→ Written exercise
Return each line of the rows below that contains the string "region", treating uppercase and lowercase as distinct.

[Data entries]
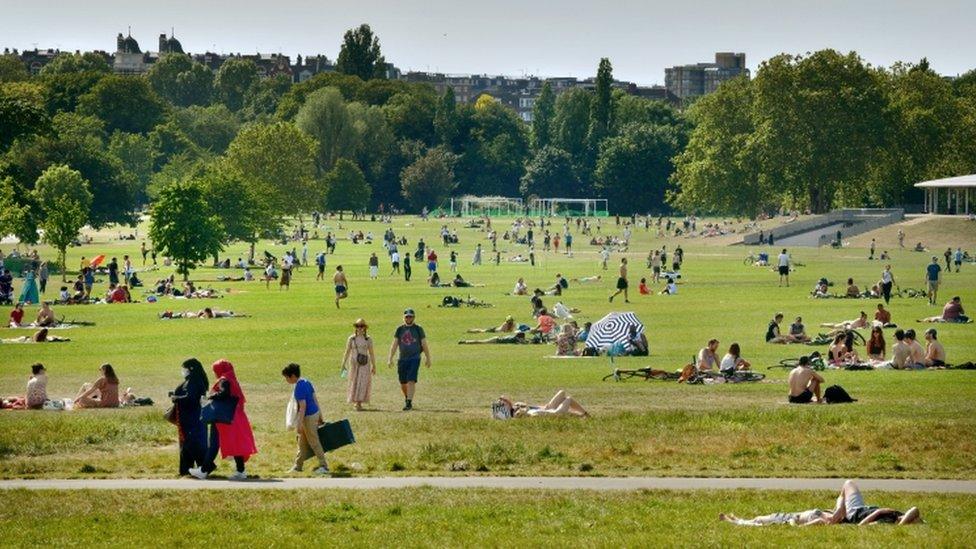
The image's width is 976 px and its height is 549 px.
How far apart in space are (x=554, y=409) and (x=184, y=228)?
58.9 meters

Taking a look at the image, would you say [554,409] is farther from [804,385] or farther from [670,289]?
[670,289]

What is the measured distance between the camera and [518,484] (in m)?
25.5

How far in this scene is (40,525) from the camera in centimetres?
2227

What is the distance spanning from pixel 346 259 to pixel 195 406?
86.9 metres

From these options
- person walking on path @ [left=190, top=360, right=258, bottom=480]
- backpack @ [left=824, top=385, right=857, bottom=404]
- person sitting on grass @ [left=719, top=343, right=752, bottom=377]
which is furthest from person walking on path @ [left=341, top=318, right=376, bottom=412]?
person sitting on grass @ [left=719, top=343, right=752, bottom=377]

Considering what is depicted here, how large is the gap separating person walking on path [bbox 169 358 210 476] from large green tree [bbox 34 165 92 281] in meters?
62.8

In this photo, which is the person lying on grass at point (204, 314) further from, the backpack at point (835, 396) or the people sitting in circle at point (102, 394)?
the backpack at point (835, 396)

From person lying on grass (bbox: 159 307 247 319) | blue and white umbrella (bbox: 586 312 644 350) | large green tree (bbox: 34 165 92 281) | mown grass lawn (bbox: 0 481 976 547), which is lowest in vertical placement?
person lying on grass (bbox: 159 307 247 319)

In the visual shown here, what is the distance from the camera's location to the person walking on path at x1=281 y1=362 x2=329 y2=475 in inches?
1044

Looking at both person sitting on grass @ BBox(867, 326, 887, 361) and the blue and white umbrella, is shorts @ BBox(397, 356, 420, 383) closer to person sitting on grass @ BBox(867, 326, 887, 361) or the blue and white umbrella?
the blue and white umbrella

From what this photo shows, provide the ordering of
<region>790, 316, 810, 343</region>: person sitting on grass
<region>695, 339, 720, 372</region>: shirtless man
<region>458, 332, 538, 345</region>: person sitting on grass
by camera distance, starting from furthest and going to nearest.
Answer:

→ Full solution
<region>790, 316, 810, 343</region>: person sitting on grass
<region>695, 339, 720, 372</region>: shirtless man
<region>458, 332, 538, 345</region>: person sitting on grass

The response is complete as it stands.